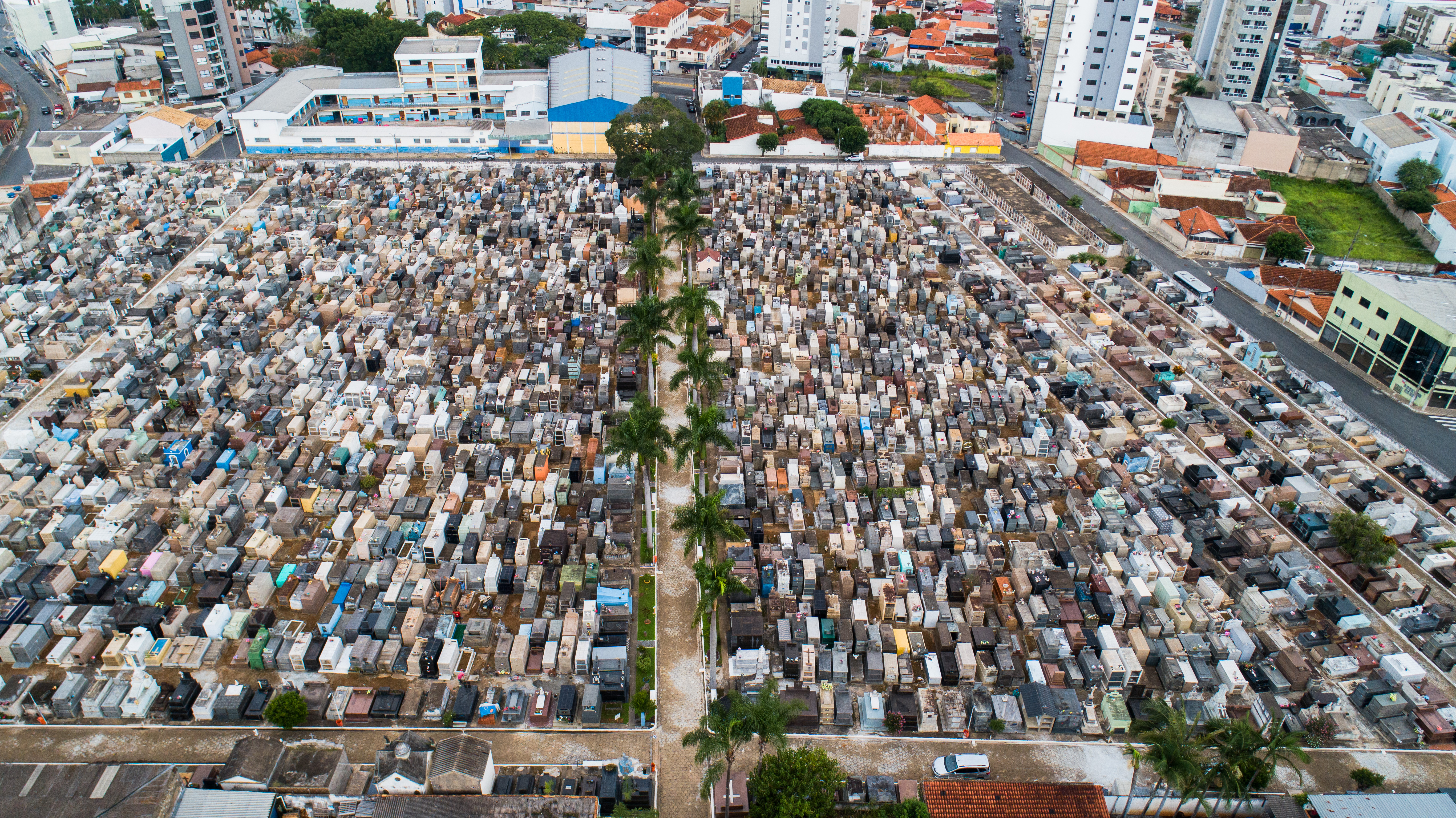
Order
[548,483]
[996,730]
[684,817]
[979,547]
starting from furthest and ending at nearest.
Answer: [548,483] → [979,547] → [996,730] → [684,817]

__________

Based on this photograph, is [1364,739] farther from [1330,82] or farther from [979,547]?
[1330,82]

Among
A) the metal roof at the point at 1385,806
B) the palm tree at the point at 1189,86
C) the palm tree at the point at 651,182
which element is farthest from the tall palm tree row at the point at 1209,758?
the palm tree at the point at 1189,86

__________

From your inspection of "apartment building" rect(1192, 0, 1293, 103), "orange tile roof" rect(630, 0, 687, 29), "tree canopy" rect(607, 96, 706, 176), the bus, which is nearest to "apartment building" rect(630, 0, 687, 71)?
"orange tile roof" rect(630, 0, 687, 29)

__________

■ INSTRUCTION
Count the lines in the data above that contain the string "point", treating uppercase and lowercase as different, and give only the number.

■ EXERCISE RESPONSE
5